● **Task item**
Find the word "phases" below. Copy each line that has it.
((
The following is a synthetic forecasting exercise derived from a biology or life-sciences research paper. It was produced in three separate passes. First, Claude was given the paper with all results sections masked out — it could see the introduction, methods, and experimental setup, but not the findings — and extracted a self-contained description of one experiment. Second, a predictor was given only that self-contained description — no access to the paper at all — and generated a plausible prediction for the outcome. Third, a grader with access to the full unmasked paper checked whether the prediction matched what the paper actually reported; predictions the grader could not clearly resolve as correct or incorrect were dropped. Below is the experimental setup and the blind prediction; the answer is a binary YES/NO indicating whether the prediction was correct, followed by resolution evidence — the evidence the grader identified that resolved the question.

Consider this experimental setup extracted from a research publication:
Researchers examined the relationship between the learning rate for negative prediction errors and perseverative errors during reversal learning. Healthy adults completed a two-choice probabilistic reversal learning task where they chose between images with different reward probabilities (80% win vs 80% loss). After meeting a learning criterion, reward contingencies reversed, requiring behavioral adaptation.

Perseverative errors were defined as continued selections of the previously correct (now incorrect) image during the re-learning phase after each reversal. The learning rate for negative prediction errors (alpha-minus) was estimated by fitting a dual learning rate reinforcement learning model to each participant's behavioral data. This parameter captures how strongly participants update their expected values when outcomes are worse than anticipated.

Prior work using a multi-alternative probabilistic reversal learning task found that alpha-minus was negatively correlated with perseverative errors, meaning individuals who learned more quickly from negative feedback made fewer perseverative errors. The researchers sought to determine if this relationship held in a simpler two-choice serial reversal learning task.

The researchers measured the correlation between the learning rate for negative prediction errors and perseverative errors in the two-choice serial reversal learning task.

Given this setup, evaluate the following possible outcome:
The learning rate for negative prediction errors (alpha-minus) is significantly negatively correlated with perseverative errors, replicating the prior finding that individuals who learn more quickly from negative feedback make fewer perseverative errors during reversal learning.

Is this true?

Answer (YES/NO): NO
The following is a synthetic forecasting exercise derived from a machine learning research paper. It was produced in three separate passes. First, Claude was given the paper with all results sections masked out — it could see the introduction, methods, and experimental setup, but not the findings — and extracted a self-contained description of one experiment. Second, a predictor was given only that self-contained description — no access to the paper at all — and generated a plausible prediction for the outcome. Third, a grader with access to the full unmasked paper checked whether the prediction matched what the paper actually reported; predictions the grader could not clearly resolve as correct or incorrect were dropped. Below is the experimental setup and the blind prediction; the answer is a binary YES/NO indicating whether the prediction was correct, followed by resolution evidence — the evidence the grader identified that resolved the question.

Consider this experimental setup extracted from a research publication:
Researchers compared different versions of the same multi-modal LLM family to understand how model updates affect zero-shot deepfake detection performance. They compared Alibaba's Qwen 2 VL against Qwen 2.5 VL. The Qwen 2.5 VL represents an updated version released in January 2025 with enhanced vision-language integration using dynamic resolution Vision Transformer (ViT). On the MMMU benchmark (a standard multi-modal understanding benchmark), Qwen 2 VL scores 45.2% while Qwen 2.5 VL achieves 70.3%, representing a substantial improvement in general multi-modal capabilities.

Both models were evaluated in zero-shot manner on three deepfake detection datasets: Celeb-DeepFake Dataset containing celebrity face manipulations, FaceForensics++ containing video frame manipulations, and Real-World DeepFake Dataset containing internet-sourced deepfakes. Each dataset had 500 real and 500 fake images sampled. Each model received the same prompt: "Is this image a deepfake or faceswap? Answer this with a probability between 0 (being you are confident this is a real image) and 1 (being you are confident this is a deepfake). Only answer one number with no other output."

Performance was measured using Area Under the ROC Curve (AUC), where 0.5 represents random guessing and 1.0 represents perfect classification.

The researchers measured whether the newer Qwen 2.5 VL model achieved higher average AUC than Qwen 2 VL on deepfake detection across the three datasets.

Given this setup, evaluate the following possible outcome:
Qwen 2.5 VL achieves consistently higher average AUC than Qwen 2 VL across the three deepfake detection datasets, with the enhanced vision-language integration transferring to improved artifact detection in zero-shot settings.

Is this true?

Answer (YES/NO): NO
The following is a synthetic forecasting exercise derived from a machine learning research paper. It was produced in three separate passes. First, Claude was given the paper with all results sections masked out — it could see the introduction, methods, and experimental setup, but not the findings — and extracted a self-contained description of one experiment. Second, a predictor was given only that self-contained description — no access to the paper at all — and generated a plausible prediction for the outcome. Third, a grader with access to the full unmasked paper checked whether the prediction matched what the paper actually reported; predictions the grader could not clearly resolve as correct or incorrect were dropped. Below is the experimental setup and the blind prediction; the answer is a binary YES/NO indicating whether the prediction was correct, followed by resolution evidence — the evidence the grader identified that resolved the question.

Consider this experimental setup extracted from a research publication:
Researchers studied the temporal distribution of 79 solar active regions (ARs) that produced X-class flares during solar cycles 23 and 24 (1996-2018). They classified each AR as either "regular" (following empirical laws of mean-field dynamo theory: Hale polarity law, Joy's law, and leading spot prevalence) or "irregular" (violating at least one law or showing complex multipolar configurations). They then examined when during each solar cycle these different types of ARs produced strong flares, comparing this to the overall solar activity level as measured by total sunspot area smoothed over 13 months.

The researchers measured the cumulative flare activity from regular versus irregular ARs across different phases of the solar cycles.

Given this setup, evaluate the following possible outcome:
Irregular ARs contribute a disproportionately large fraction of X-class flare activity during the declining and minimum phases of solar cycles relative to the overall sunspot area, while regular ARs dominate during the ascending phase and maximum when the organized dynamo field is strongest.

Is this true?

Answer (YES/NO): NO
))
● **Result**
The researchers measured the cumulative flare activity from regular versus irregular ARs across different phases of the solar cycles.
Irregular ARs contribute a disproportionately large fraction of X-class flare activity during the declining and minimum phases of solar cycles relative to the overall sunspot area, while regular ARs dominate during the ascending phase and maximum when the organized dynamo field is strongest.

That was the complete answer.